A viagem decorreu entre 20 de Abril a 5 de Maio de 1997.

As viagens a Marrocos do tipo turismo-aventura são geralmente sinónimo de travessia do deserto. Poucos são aqueles que se deslocam a este país para explorar também as pistas do Atlas. A travessia do Alto Atlas é tão ou mais emocionante que as pistas do Sahara e a paisagem é igualmente gratificante. Foi com o intuito de realizar essa travessia que um grupo de 9 pessoas, dividido por quatro motos e um veículo todo-o-terreno, partiu de Lisboa numa viagem que durou cerca de 15 dias e mais de 6000 Km de estrada, terra, lama, agua, neve e areia! Das temperaturas baixas nas montanhas do Atlas ao escaldante Sahara, do conforto da Europa ao mundo marroquino. 15 dias de aventura com dois ossos partidos à mistura...

Eu e os meus companheiros de viagem em 1997
1 Março 1997.  A fotografia central mostra a nossa primeira refeição em Marrocos. Da esquerda para a direita; eu, Pedro Texugo, João Tiago, Alvaro Pinto, Miguel, Paulo Marques, Sandra Lucas e Sandra... A Raquel estava a tirar a fotografia!

 

1º dia - O asfalto: Lisboa-Algeciras (650Km)

O único objectivo do primeiro dia de viagem (20 de Abril) era "galgar" os 650 Km que separam Lisboa e Algeciras... o grupo da expedição estava dividido em três; o patrol seguiu caminho independentemente das motas, uma das XT600 (Pedro Texugo e Sandra Lucas) estava no Algarve e eu (XT350), Alvaro (XT600) e Paulo (Transalp) saímos de Lisboa. Combinamos o encontro entre todos em Espanha...

Logo em pleno Alentejo começaram os problemas para o grupo motard oriundo de Lisboa (eu, Alvaro Pinto e Paulo Marques). No caminho entre Beja e Serpa e dada a escassez de postos de abastecimento de combustível a moto com menor autonomia, a minha Yamaha XT350, ficou sem gasolina. Um dos outros elementos do grupo (o Alvaro na sua XT600) foi obrigado a fazer o percurso até Serpa em busca de combustível.
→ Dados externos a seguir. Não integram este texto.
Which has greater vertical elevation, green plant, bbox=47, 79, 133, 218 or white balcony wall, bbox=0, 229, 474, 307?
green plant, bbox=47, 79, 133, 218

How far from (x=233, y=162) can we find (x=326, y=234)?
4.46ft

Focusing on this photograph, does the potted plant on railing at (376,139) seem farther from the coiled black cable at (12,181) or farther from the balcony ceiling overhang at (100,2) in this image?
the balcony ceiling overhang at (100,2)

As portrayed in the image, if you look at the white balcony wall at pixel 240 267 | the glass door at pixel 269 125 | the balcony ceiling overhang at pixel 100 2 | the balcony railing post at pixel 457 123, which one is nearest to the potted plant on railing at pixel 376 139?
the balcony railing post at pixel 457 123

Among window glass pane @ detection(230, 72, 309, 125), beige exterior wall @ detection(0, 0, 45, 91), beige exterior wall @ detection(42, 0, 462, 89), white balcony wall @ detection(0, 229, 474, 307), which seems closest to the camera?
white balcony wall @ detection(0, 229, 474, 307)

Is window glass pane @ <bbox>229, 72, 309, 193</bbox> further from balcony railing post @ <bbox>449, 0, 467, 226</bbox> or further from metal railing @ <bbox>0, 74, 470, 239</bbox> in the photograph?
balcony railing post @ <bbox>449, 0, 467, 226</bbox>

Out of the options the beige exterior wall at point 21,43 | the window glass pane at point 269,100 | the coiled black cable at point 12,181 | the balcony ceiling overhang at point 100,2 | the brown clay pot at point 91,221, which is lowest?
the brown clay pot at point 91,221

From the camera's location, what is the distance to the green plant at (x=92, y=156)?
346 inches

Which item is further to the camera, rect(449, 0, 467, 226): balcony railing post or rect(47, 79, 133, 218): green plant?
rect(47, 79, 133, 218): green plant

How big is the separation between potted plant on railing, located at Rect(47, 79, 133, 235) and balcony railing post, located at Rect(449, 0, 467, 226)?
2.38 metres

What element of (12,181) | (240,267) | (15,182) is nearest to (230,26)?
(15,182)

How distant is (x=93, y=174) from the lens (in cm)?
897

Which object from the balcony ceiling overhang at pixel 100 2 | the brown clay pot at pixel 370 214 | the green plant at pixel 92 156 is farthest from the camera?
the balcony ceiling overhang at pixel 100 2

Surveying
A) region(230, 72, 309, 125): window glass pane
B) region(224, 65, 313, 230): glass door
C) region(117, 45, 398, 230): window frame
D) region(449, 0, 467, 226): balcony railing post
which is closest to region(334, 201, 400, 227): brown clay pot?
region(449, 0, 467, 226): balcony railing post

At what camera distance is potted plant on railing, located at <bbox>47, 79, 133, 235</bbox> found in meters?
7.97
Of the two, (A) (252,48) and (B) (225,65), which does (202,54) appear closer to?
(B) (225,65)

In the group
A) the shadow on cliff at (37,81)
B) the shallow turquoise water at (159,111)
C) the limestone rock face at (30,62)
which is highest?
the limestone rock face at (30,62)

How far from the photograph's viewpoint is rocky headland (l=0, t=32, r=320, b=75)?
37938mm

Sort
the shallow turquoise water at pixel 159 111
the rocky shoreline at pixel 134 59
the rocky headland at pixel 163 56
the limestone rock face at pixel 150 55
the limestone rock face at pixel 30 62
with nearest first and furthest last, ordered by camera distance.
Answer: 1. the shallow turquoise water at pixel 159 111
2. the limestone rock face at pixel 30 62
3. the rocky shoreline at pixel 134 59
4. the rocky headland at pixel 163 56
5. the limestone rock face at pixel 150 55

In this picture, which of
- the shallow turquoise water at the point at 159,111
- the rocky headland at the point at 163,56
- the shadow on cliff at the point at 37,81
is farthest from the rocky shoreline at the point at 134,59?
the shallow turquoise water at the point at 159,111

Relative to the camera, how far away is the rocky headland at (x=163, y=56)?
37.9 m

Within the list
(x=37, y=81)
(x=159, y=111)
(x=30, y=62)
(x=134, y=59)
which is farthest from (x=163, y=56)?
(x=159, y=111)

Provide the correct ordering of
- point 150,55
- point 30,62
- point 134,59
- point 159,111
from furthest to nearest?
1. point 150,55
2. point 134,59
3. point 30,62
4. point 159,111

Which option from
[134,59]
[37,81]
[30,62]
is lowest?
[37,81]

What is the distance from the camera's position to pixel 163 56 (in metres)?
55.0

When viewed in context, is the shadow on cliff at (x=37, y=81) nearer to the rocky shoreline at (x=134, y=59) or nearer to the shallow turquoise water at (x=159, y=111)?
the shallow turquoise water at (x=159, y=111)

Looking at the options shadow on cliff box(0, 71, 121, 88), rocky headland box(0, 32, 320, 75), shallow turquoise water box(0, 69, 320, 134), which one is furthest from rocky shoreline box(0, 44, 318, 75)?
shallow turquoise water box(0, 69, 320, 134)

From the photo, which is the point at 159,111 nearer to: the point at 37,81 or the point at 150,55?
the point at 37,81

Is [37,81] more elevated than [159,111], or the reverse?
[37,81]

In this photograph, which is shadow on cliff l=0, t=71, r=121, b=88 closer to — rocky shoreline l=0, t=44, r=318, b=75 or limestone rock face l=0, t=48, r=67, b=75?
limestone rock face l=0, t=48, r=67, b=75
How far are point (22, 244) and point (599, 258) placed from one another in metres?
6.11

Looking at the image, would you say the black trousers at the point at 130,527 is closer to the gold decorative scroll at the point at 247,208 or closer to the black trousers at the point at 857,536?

Aí só existem 2 postos de abastecimento e o posto principal estava encerrado por motivo de obras... Tendo chegado ao 2º posto por volta das 13horas e 5 minutos, o empregado recusou-se a encher uma garrafa com gasolina, alegando que a sua hora de almoço era das 13h às 14horas. Isto apesar de lhe termos explicado que uma das motos tinha ficado sem combustível a cerca de 20 Km de Serpa e que tínhamos ainda 500Km para fazer naquele dia. Não nos restou mais do que esperar até o respeitável gasolineiro terminar a refeição para conseguirmos o almejado combustível... começou "bem" a viagem!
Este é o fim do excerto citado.